Alana memasuki kamarnya, menutup pintu sangat pelan. Badanya meringsut di balik pintu.
Gadis itu, duduk di samping kasurnya, ia sudah seperti orang gila. Pakaian nya lusuh, akibat tadi ia kehujanan sepulang dari Caffe. Wajahnya seperti monster, lebam kebiru biruan sudah banyak, terlebih lagi tadi tamparan Hana membuat ujung bibirnya berdarah. Tak ada niatan ingin membersihkan diri, karena hari ini ia sangat lelah.
Tok... tok... tok...
Suara ketukan pintu, tak lama pintu itu terbuka. Sudah bisa Alana tebak, itu pasti Bi Leni- yang akan menghantarkan makanan untuknya.
"Ana ..." panggil leni lembut.
Alana segera menghapus air mata yang sedari tadi mengalir, lalu melirik ke arah Leni, tak lama gadis itu langsung bangun dan menghambur ke pelukan Leni.
"Bi ... Alana sayang bi Leni." Suara nya lirih dengan diiringi tangisan, di dalam pelukan Leni.
Leni mengelus lembut puncak kepala Alana. Lalu meletakan senampan makanan ke atas nakas untuk Alana.
Leni memegangi kedua pipi Alana. "Ana kan kuat. Kenapa nangis? Matanya sembab lho."
"Bi, aku bukan anaknya papah Ferry," Alana menatap mata Leni.
Mata Leni membulat sempurna. "Ja- jadi, Ana sudah tau?"
Hati Alana lagi lagi dibuat bergetar oleh kenyataan. "Jadi, Bi Leni juga sudah tau semuanya?" Alana menggelengkan kepalanya lemah. "Kenapa Bibi ikut menyembunyikan semua ini?"
Leni memeluk badan ringkih Alana, namun Alana mencoba terlepas dari pelukannya.

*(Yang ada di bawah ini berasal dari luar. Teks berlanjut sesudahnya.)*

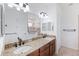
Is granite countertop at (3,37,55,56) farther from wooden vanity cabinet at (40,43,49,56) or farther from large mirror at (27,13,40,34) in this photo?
large mirror at (27,13,40,34)

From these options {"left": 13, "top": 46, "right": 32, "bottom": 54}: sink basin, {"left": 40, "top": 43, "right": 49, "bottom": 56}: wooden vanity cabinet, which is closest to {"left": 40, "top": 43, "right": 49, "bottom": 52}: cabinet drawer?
{"left": 40, "top": 43, "right": 49, "bottom": 56}: wooden vanity cabinet

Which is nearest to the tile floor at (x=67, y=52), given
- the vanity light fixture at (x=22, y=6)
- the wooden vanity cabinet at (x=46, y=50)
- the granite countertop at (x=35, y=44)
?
the wooden vanity cabinet at (x=46, y=50)

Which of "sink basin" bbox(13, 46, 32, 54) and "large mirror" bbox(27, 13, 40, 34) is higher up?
"large mirror" bbox(27, 13, 40, 34)

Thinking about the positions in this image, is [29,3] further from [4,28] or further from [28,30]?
[4,28]

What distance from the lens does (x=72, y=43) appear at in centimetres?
164

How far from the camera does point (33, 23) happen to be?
1.62m

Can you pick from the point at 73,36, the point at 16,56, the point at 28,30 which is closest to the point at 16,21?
the point at 28,30

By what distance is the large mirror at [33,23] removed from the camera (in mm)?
1604

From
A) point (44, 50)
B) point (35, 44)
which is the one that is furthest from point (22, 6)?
point (44, 50)

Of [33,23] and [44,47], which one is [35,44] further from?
[33,23]

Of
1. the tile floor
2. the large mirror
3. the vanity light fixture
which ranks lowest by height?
the tile floor

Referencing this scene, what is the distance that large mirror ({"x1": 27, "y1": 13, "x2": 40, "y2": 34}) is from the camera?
160 centimetres

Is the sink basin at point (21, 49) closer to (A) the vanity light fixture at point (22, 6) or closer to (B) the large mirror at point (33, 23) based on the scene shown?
(B) the large mirror at point (33, 23)

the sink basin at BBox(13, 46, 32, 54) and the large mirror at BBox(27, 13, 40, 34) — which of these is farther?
the large mirror at BBox(27, 13, 40, 34)
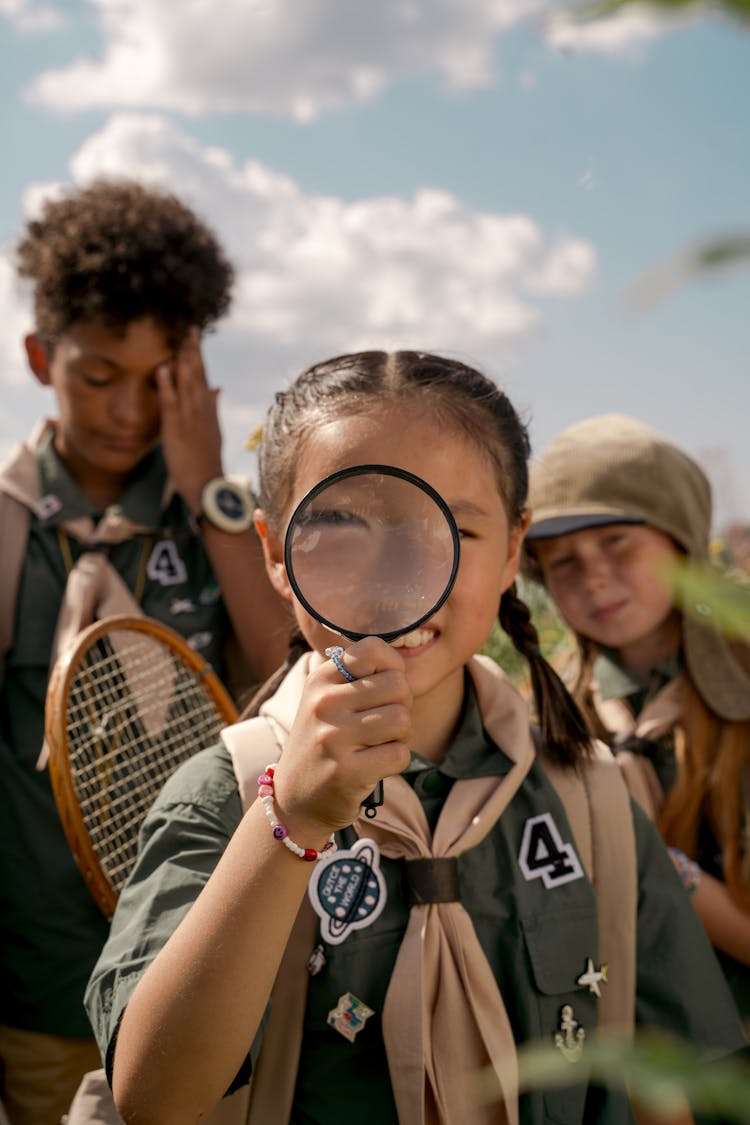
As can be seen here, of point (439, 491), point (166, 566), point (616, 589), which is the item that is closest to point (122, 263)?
point (166, 566)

"Maaf." Ucap Leni lirih, "Maafin Bibi Na, Bibi terpaksa." Kembali bersuara dengan suara yang lebih tinggi dari sebelumnya.
Badan Alana meringsut ke bawah, lalu meringkuk memeluk lututnya sendiri, menutup matanya menggunakan kedua tangannya. "Kenapa aku semenyedihkan ini ya Bi? Apa aku ada salah sama semesta? Mengapa semesta begitu banyak merahasiakan sesuatu yang seharusnya aku ketahui?" Ujar Alana panjang, masih dengan posisi yang sama.
Leni ikut duduk di samping Alana, mensejajarkan tingginya, lalu memeluk kembali tubuh gadis yang sedang hancur, gadis yang selalu hancur di buat keluarganya. Bukan hanya hancur di fisiknya, namun juga pada mentalnya, kesehatannya juga ikut terganggu akibat cemoohan yang sering dilontarkan orang tuanya.
"Ada Bibi di sini, sekarang Ana makan dulu ya?" Tawar Leni, meskipun ia sudah tau jawabannya pasti -nanti aja.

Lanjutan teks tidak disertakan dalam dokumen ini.